And a warning: It includes language that may be offensive.

JOHN YANG: Donald Trump, the self-proclaimed law and order candidate, raised questions today about the actions of a white police officer whose shooting of an unarmed black man last week is being investigated by the Justice Department.

DONALD TRUMP (R), Presidential Nominee: I watched the shooting, in particular, in Tulsa, and that man was hands up. That man went to the car, hands up, put his hand on the car. I mean, to me, it looked like he did everything you’re supposed to do.

And this young officer, I don’t know what she was thinking. I don’t know what she was thinking. But I’m very, very troubled by that.

JOHN YANG: Trump was speaking during a conference of pastors at a black church in a Cleveland suburb. He was introduced by boxing promoter Don King. King recalled counseling Michael Jackson about the realities of how blacks are viewed in America, and appeared to accidentally use the N-word.

DON KING, Boxing Promoter: if you are rich, you are a rich Negro. If you are intelligent, intellectual, you’re an intellectual Negro. If you are a dancing and sliding and gliding n—– I mean Negro.


DON KING: You are a dancing and sliding and gliding Negro. So dare not alienate because you cannot assimilate.

JOHN YANG: In a town hall airing tonight on FOX News, Trump said he wants to see more use of stop and frisk, a practice a federal judge has called unconstitutional.

HILLARY CLINTON (D), Presidential Nominee: Hello, Orlando!

JOHN YANG: In Orlando, Hillary Clinton also weighed in on race and policing.

HILLARY CLINTON: We have two more names to add to a list of African-Americans killed by police officers in these encounters. It’s unbearable. And it needs to become intolerable.

We need to come together, work together, white, black, Latino, Asian, all of us, to turn the tide, stop the violence, build the trust.

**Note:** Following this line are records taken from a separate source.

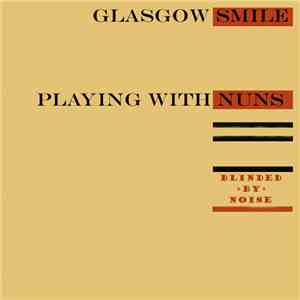 Glasgow Smile / Playing With Nuns - Blinded By Noise mp3 download
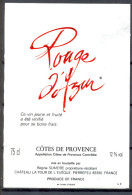 191 - Côtes De Provence - Rouge D'Azur - Mis En Bouteille Par Régine Sumeire - Château La Tour L'Evêque Pierrefeu 83390 - Vino Rosato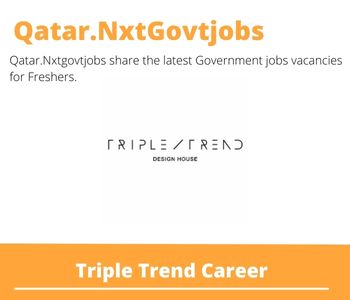 Triple Trend Careers 2023 Qatar Jobs @Nxtgovtjobs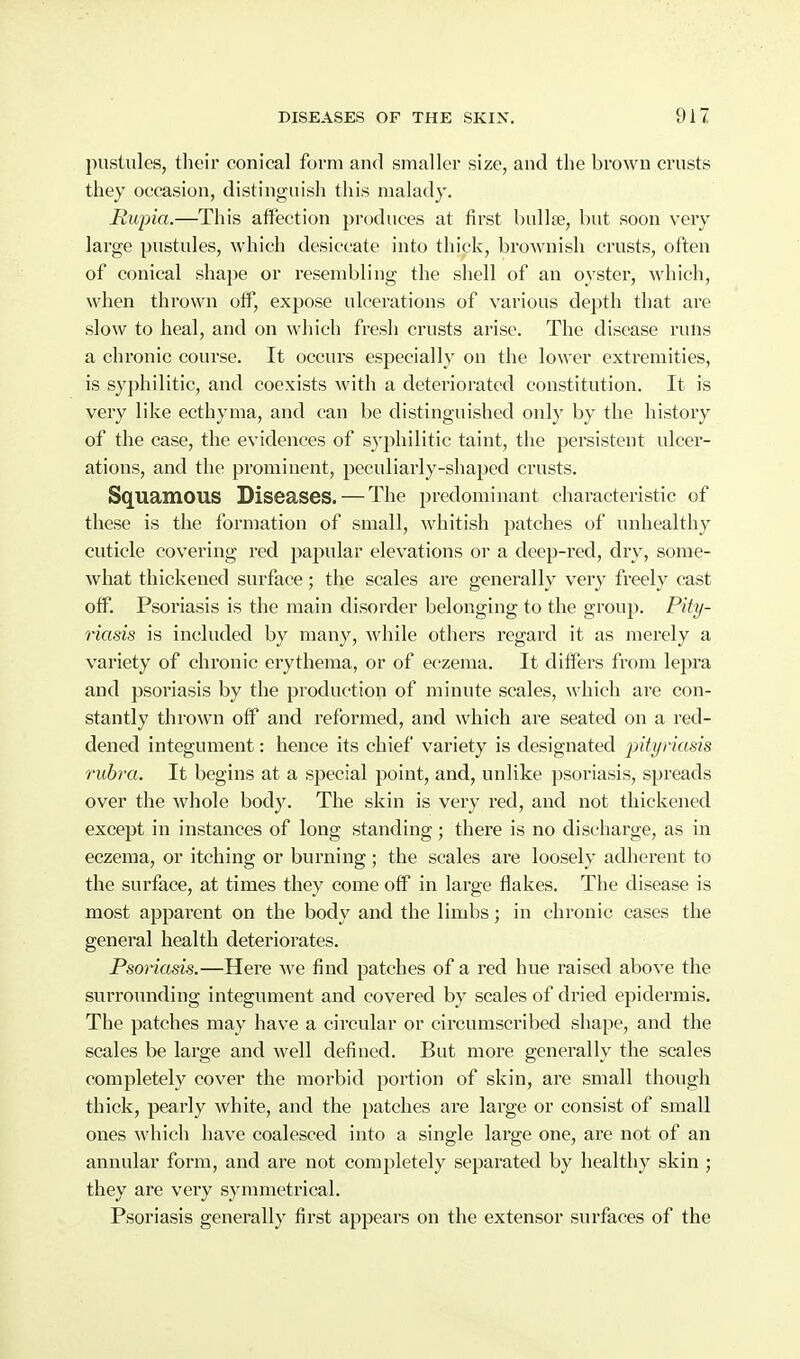 pustules, their conical form and smaller size, and the brown crusts they occasion, distinguish this malady. Mupia.—This affection produces at first bullae, but soon very large pustules, which desiccate into thick, brownish crusts, often of conical shape or resembling the shell of an oyster, which, when thrown off, expose ulcerations of various depth that are slow to heal, and on which fresh crusts arise. The disease runs a chronic course. It occurs especially on the lower extremities, is sy})hilitic, and coexists with a deteriorated constitution. It is very like ecthyma, and can be distinguished only by the history of the case, the evidences of syphilitic taint, the persistent ulcer- ations, and the prominent, peculiarly-shaped crusts. Squamous Diseases. — The predominant characteristic of these is the formation of small, whitish patches of unhealthy cuticle covering red papular elevations or a deep-red, dry, some- what thickened surface; the scales are generally very freely cast off. Psoriasis is the main disorder belonging to the group. Pity- 7'iads is included by many, while others regard it as merely a variety of chronic erythema, or of eczema. It differs from lepra and psoriasis by the production of minute scales, which are con- stantly thrown off and reformed, and which are seated on a red- dened integument: hence its chief variety is designated intyriasis rubra. It begins at a special point, and, unlike psoriasis, spreads over the whole body. The skin is very red, and not thickened except in instances of long standing; there is no discharge, as in eczema, or itching or burning; the scales are loosely adherent to the surface, at times they come off in large flakes. The disease is most apparent on the body and the limbs; in chronic cases the general health deteriorates. Psonasls.—Hei-e we find patches of a red hue raised above the surrounding integument and covered by scales of dried epidermis. The patches may have a circular or circumscribed shape, and the scales be large and well defined. But more generally the scales completely cover the morbid portion of skin, are small though thick, pearly white, and the patches are large or consist of small ones which have coalesced into a single large one, are not of an annular form, and are not completely separated by healthy skin ; they are very symmetrical. Psoriasis generally first appears on the extensor surfaces of the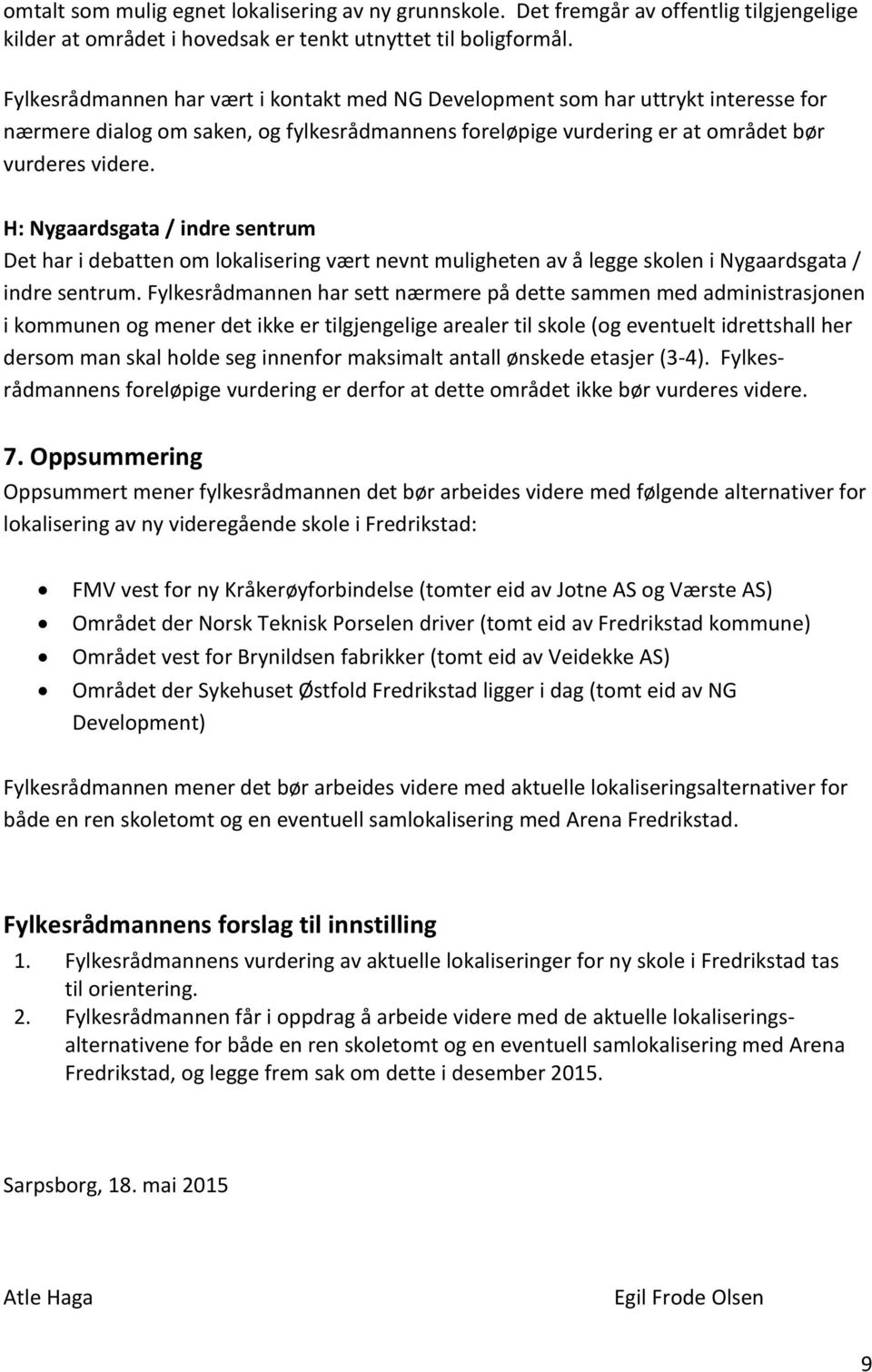 H: Nygaardsgata / indre sentrum Det har i debatten om lokalisering vært nevnt muligheten av å legge skolen i Nygaardsgata / indre sentrum.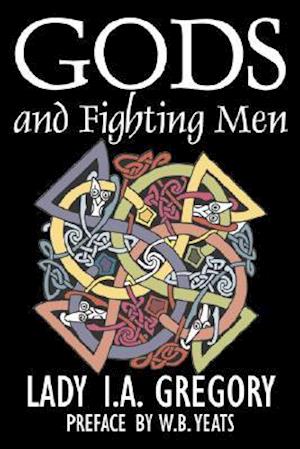 Gods and Fighting Men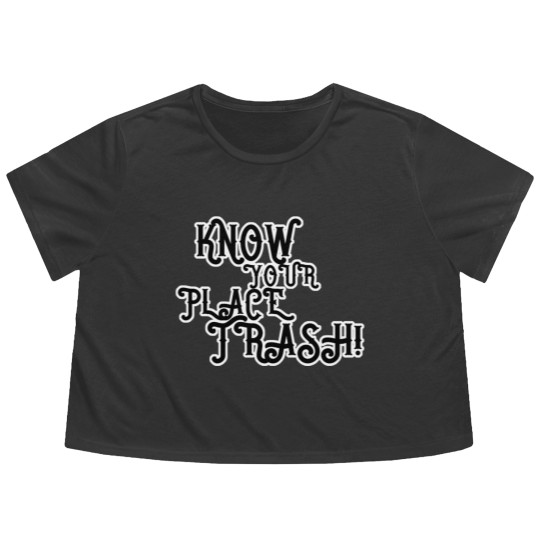 Discover Know Your Place Trash Text - Trash - Flowy Cropped Tees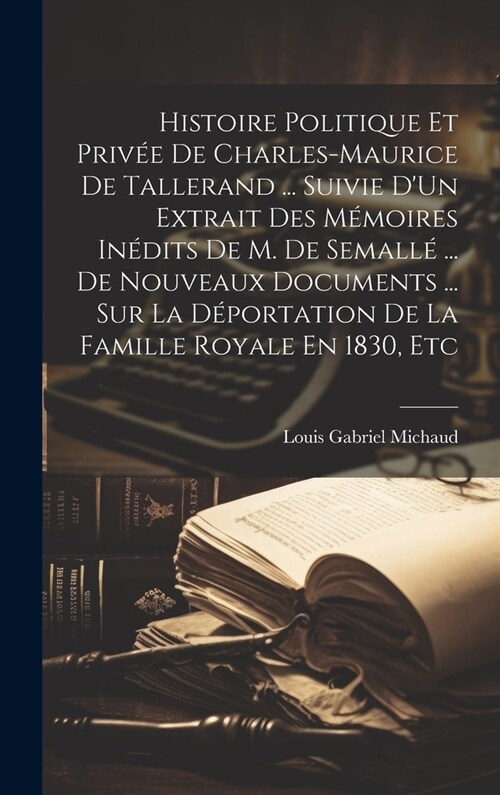 Histoire Politique Et Priv? De Charles-Maurice De Tallerand ... Suivie DUn Extrait Des M?oires In?its De M. De Semall?... De Nouveaux Documents . (Hardcover)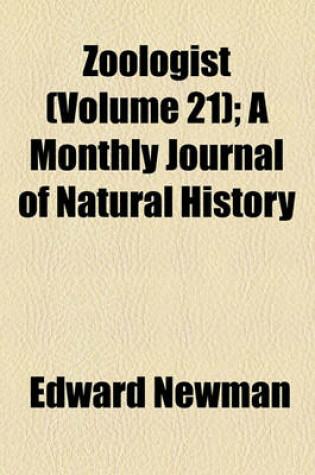 Cover of Zoologist Volume 21; A Monthly Journal of Natural History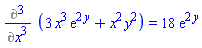 Diff(3*x^3*exp(2*y)+x^2*y^2, x, x, x) = 18*exp(2*y)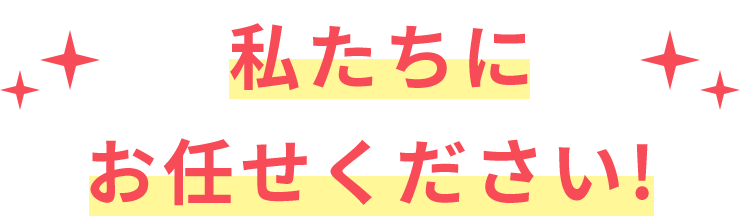 私たちにお任せください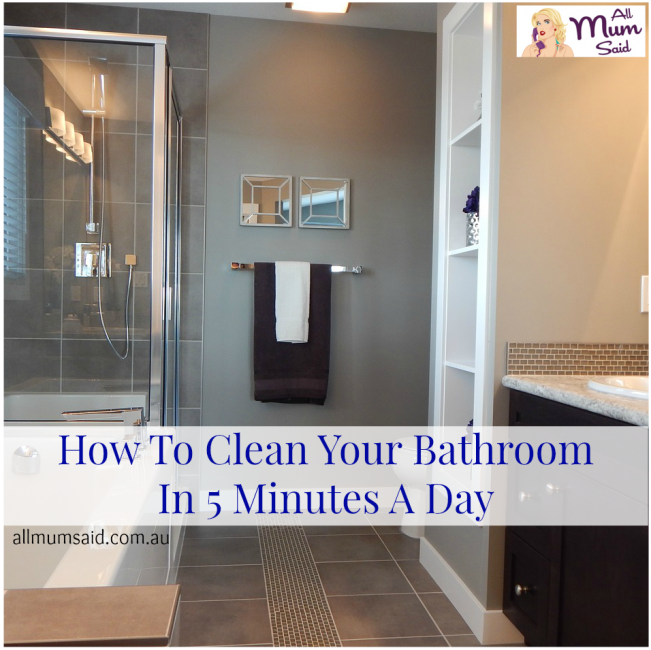 How To Clean Your Bathroom In 5 Minutes A Day | All Mum Said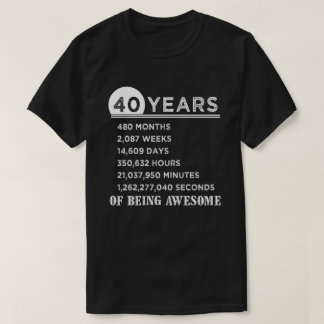 40th Födelsedagskjorta 40 år gammala årsdaggåvor T Shirt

JOHN YANG: As the campaign heads into the homestretch, Clinton has a big financial advantage over Trump. In August, she raised $60 million, her biggest one-month haul yet.

Trump raised just over $40 million. Much of Clinton’s money has been going into TV ads. Since mid-August, according to one analysis, Clinton has outspent Trump on TV by more than 2-1.

For the “PBS NewsHour,” I’m John Yang.